Marie, fine-boned, clearheaded, not a fighter, said quietly, “There are worse places to spend the rest of your life.”

 

“What about Cincinnati again?” he said. “Six months in Cincy. You liked it there.”

 

She had not minded Cincinnati, it was true. There was a good bookstore there, and it was clean and safe, and they had enjoyed getting ice cream from Graeter’s on Sunday nights, the three of them, Kenneth, Marie, and little Anna, the ice-cream cone almost as big as her head, it seemed. That had been fifteen years before, though.

 

“Why go back to where we have already been?” she said.

 

They moved to Louisville, where they had convinced Marie’s father to open a restaurant in the Highlands neighborhood, on Baxter, where all the foot traffic was.

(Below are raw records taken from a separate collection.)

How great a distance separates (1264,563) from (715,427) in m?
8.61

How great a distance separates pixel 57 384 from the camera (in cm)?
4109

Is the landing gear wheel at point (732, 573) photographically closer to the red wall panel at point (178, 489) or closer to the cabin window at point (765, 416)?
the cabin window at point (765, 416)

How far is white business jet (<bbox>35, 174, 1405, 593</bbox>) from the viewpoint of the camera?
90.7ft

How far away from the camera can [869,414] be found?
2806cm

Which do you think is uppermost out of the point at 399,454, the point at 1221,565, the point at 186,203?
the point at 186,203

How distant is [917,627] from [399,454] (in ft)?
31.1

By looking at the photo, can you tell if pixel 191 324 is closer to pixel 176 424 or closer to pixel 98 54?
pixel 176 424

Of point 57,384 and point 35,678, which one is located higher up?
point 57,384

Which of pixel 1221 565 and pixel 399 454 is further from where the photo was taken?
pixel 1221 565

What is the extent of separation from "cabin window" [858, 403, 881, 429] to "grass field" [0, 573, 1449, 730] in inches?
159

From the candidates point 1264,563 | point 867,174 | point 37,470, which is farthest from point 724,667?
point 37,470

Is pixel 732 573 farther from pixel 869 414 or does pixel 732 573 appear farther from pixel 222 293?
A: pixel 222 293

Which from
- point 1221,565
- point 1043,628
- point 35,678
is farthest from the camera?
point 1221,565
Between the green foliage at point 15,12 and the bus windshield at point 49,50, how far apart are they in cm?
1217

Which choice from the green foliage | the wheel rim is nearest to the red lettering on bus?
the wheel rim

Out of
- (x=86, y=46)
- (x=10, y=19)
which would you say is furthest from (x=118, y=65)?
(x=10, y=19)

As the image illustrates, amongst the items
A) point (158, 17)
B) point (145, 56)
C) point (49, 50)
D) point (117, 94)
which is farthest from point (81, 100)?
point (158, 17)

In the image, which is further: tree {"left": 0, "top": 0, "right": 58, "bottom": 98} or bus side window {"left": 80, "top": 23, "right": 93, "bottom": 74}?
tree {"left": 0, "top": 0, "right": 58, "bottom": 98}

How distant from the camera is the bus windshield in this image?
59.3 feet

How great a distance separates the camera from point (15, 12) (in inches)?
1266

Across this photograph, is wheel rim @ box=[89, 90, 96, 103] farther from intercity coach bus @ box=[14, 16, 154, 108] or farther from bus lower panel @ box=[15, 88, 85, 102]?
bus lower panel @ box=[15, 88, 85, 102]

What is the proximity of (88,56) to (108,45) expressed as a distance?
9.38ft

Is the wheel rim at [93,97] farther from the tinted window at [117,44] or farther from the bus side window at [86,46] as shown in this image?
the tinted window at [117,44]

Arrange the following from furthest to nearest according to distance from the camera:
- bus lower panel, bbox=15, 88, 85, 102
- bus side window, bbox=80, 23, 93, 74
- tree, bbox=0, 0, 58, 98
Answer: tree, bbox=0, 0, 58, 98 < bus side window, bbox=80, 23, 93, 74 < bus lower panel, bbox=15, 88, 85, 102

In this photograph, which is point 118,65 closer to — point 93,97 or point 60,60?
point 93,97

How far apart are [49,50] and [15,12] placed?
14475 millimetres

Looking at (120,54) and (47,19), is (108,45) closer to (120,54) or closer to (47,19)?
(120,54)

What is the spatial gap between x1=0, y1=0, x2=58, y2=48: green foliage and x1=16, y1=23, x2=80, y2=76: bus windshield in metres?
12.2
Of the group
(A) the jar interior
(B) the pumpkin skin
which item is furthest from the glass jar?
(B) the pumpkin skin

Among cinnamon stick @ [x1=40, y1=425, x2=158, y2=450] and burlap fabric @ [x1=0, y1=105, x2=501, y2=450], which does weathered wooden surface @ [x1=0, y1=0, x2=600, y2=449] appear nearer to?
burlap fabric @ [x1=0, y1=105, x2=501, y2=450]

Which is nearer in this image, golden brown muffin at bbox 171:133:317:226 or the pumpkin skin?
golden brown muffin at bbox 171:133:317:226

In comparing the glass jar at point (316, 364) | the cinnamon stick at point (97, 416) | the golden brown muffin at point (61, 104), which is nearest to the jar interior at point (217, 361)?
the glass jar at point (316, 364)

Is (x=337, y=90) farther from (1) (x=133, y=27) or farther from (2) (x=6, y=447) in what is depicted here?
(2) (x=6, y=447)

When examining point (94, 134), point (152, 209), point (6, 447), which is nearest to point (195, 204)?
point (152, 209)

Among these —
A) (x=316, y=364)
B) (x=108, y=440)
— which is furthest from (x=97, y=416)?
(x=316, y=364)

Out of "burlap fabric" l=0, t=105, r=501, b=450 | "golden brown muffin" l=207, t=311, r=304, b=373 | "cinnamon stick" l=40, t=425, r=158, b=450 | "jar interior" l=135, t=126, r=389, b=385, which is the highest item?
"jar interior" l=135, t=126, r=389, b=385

They liked having a lively clientele. They bumped up their prices. They named it Song Cuisine, and they knocked down a wall and cleaned out a back room, and on the weekends local musicians came and played their guitars and sang. They were forty-five years old, and it was like they were twenty-two again, only they had never been twenty-two in the first place because they had always been working, and then they were parents and were already old. They had never had so much fun before. Anna came and stayed with them during winter break and said she didn’t recognize them. “Who are you, and what have you done with my parents?” she said. Anna stayed out late one night drinking with a singer from Nashville passing through on his way to a show in New York City, and Kenneth found himself trusting his daughter like he had not before. He merely laughed when he heard her stumbling in late, cursing, and then shushing herself. The next morning he teased her about it. They were all growing into something new together. Madison was not it, but maybe Louisville was.

 

In a year Marie was dead from a cancer so rare there weren’t even any experimental drugs to use, not that Kenneth would have wanted her to try them anyway. It was enough that she was going through chemotherapy. Marie had been born and raised in America. She believed in Western medicine because that was what she had always known. He thought otherwise, but he could not talk her out of it, so instead he tried to heal her with food. He cooked every meal for her day and night, using the herbs he had been raised to believe could heal her. Turmeric and red clover and ginger. When she no longer had an appetite, he brewed her tea with barbed skullcap. Anna took a semester off from art school and came to Kentucky to watch her mother die. They sat on either side of Marie and held her hands when she passed away. They were silent, and then they were sobbing. There was nothing left of Marie but a faded white shell of flesh.